**Your instructions**
The line containing "Arvensis di Rosa" marks the end; write out exactly every line from the start of the data up to and including it, without the pictures.

[Saved entries]
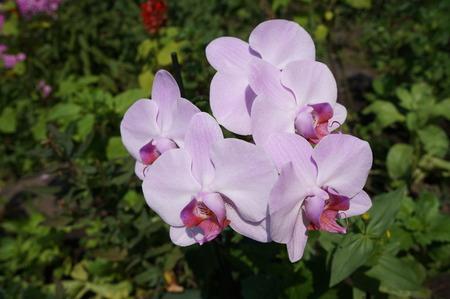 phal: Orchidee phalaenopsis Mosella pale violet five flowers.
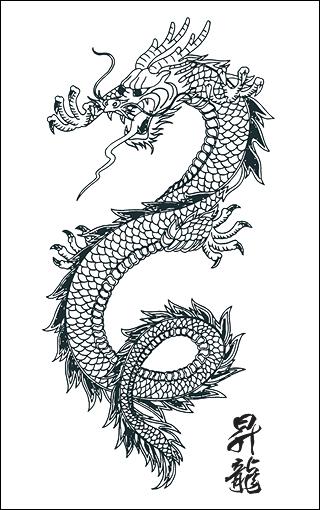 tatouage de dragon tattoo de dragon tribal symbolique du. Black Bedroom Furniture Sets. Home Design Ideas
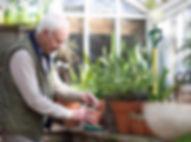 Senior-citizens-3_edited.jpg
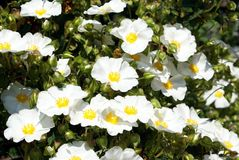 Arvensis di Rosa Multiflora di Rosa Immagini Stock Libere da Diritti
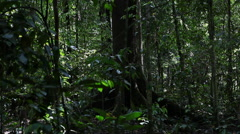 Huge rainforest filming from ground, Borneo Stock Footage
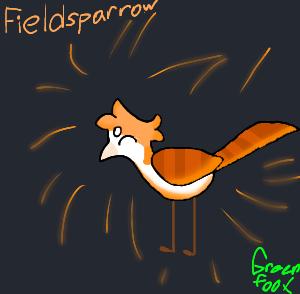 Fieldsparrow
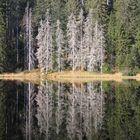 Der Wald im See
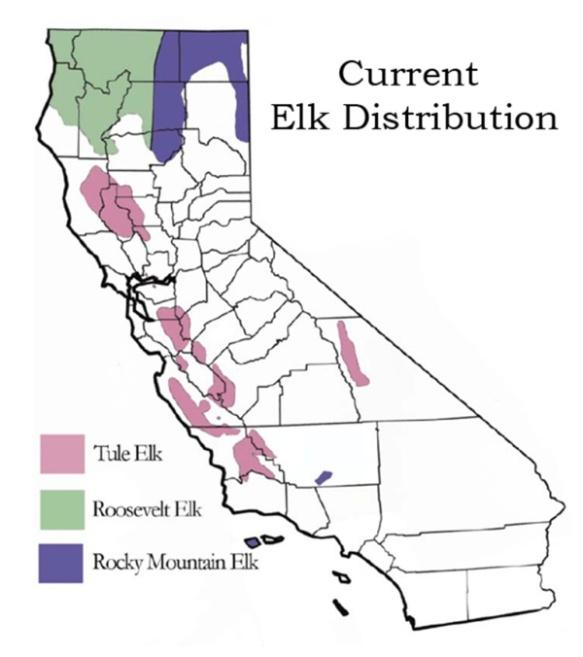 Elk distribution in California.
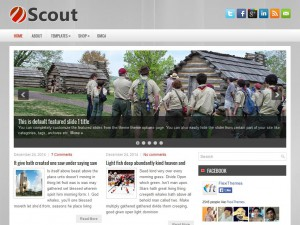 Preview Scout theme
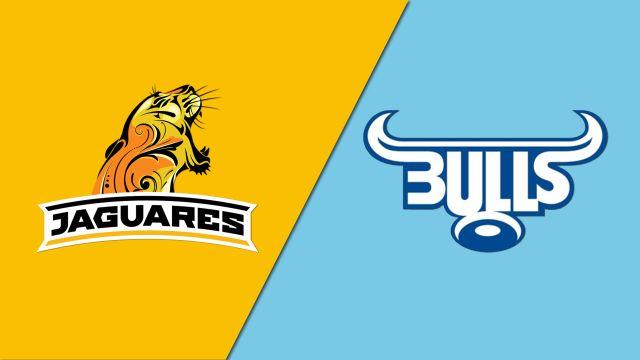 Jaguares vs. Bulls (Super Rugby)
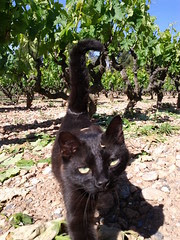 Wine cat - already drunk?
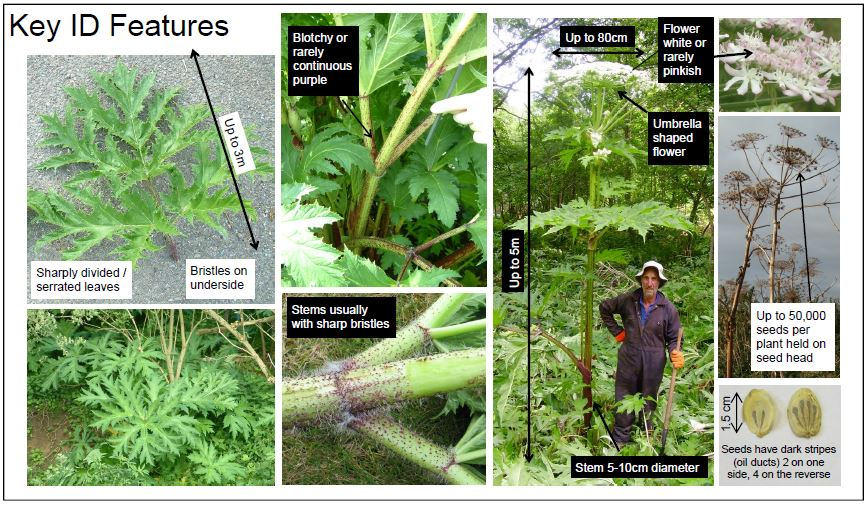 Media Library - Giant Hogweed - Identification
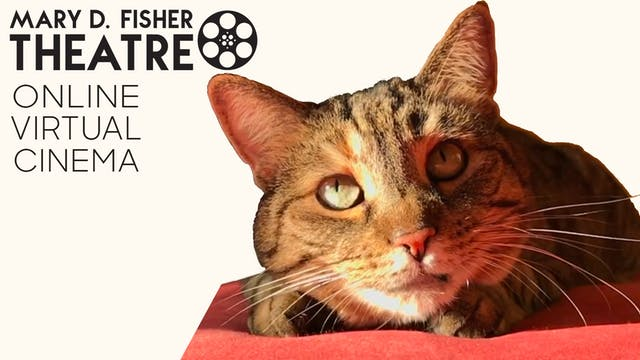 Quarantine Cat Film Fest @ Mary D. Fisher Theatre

**Response box**
 phal: Orchidee phalaenopsis Mosella pale violet five flowers.
 tatouage de dragon tattoo de dragon tribal symbolique du. Black Bedroom Furniture Sets. Home Design Ideas
 Senior-citizens-3_edited.jpg
 Arvensis di Rosa Multiflora di Rosa Immagini Stock Libere da Diritti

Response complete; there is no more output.